C’est cette sublime pochette au noir et blanc fascinant qui a attiré mon attention sur le premier LP des finlandais de HARMS. Ce visage paisible, cette sensation de bien-être, de connexion avec soi-même m’a donné envie d’en savoir plus, d’autant que le titre de l’album va à l’encontre de cette impression de départ. Une vie entière passée à mourir, voilà donc un postulat intéressant, qui certes contient une part de vérité. Après tout, à peine nés, nous entamons une marche inéluctable vers notre mort, marche lente, rapide, chaotique, linéaire, rythmée par des coups du sort, des évènements heureux, des déceptions, de la souffrance, des pertes insupportables et des rires tonitruants. Alors, consacrer un album à ce concept n’est pas incongru, spécialement à notre époque où chaque évènement semble être encore plus funeste que le précédent, et où tout le monde dramatise ses moindres petits bobos sur les réseaux sociaux.
Les réseaux sociaux justement sont une arme redoutable pour les nouveaux groupes, qui les utilisent comme outil de promotion gratuit. Ainsi, ces originaires de Lappeenranta s’y sont fait une bonne place, mais pas suffisamment pour que je remarque cet album le mois de sa sortie. C’est donc avec pas mal de retard que j’attaque l’analyse de ce A Lifetime Spent on Dying, mais le temps perdu n’a en rien gâché le plaisir de la découverte.

> [EXERCICES À FAIRE]:
**a)** Traduisez en anglais cette phrase de la chronique : « Les réseaux sociaux justement sont une arme redoutable pour les nouveaux groupes, qui les utilisent comme outil de promotion gratuit. »
**b)** Poursuivez la chronique de l'album de HARMS après sa dernière phrase.

> [DONNÉES FOURNIES]:
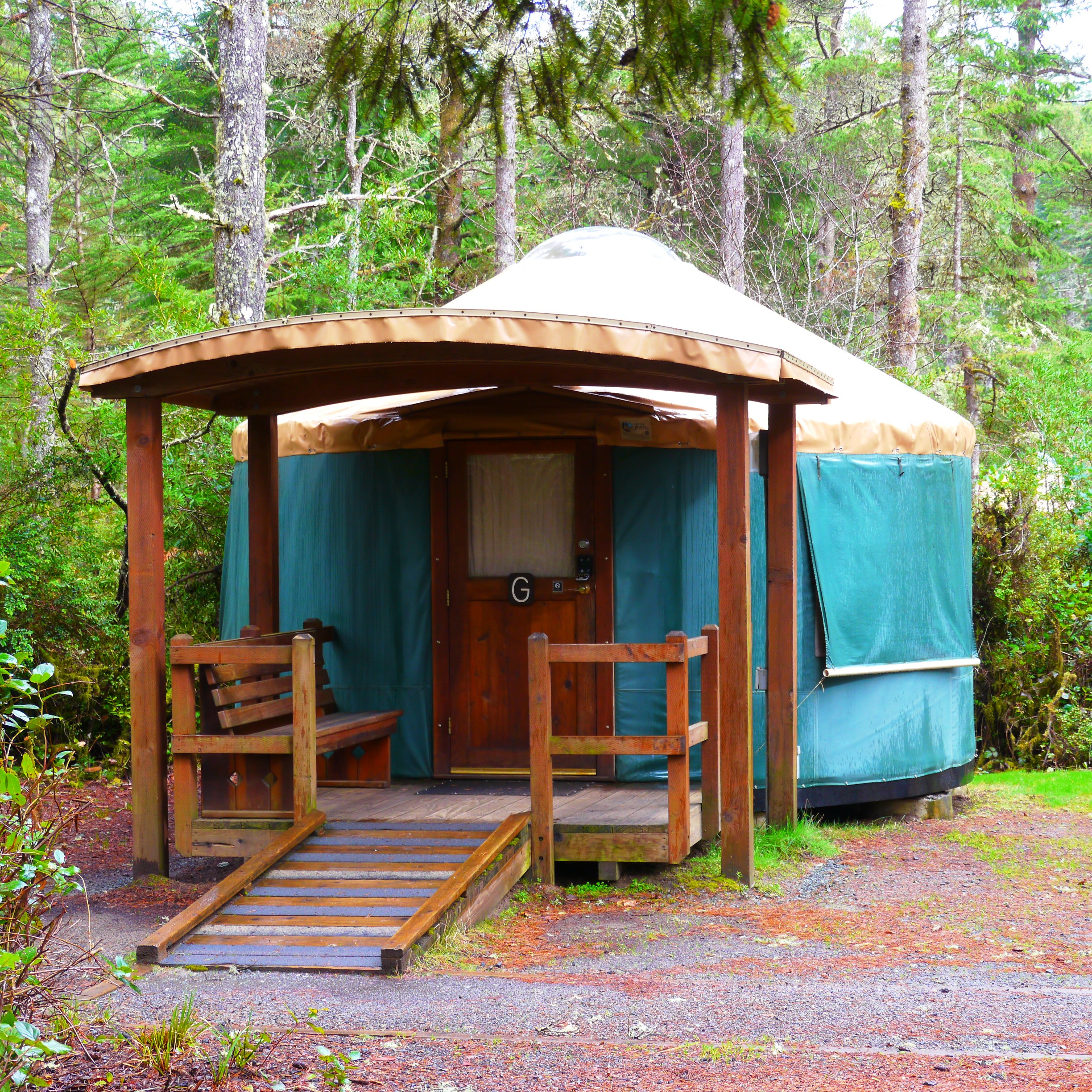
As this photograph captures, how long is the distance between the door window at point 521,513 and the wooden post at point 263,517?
105 centimetres

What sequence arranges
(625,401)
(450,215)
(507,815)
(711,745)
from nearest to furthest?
(711,745) → (507,815) → (625,401) → (450,215)

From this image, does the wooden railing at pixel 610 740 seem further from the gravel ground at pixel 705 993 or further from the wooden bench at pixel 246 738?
the wooden bench at pixel 246 738

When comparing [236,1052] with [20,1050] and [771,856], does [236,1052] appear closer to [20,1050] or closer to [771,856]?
[20,1050]

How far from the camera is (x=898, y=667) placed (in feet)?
22.1

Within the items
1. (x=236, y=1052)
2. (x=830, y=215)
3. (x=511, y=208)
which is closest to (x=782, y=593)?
(x=236, y=1052)

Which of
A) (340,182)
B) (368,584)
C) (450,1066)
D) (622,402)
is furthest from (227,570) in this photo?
(340,182)

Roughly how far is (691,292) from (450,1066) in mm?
5276

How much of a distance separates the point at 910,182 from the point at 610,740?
299 inches

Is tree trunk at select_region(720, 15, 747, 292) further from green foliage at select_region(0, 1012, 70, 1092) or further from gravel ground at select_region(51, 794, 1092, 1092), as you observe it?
green foliage at select_region(0, 1012, 70, 1092)

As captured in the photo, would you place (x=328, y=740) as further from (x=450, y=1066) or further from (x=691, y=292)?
(x=691, y=292)

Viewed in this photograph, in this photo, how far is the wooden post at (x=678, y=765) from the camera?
5.00 meters

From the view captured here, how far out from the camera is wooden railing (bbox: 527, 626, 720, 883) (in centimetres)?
499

> [RÉPONSES]:
**a)** Social media, as it happens, are a formidable weapon for new bands, who use them as a free promotional tool.

**b)**
Faussement présentés par la bible The Metal Archives comme un énième combo Metalcore, les HARMS évolueraient plutôt dans un créneau de Hardcore légèrement Post sur les bords, mais méchamment sombre au milieu. Déjà auteurs d’une première démo il y a quelques années, les finlandais ont donc mis leur créativité à contribution, pour pondre neuf morceaux aussi cohérents que différents. Usant d’une trame classique d’opposition lourdeur/chaos, HARMS ne se distingue pas vraiment de la masse occupant son créneau par son originalité, mais plutôt par son énergie et sa volonté de créer des textures émotionnelles tangibles.
On se sent parfois proche d’un univers commun aux TENGIL et à NEUROSIS, le chant étant souvent proche d’une version juvénile de Scott Kelly, et la lourdeur de certains plans n’étant pas sans évoquer la fureur larvée des américains. Mais les nombreuses mélodies, les transitions coulées appartiennent décidément à la scène Post la plus éthique, ce qui nous donne un Blackened Post-Hardcore fameux en oreilles, et drivé par une colère incroyablement compressée.
« Dusk » donne d’ailleurs le ton dès le départ, avec ses notes de claviers amères et son riff principal déboulant de l’ombre des siècles. La pression et mise, mais le morceau évolue rapidement vers un mid-tempo plus léger, mais pas moins haineux pour autant. Sur une mise en scène classique, les finlandais brodent une intrigue personnelle, utilise des motifs harmoniques très Metal dans les tierces, mais posent les jalons d’un Hardcore en torrent de blasts dès que l’occasion leur est donnée. Formel, l’album dispose pourtant d’un charme certain, un charme certes sombre et parfois nauséeux, mais de ceux qui enivrent les sens en nous attirant vers l’obscurité de l’existence.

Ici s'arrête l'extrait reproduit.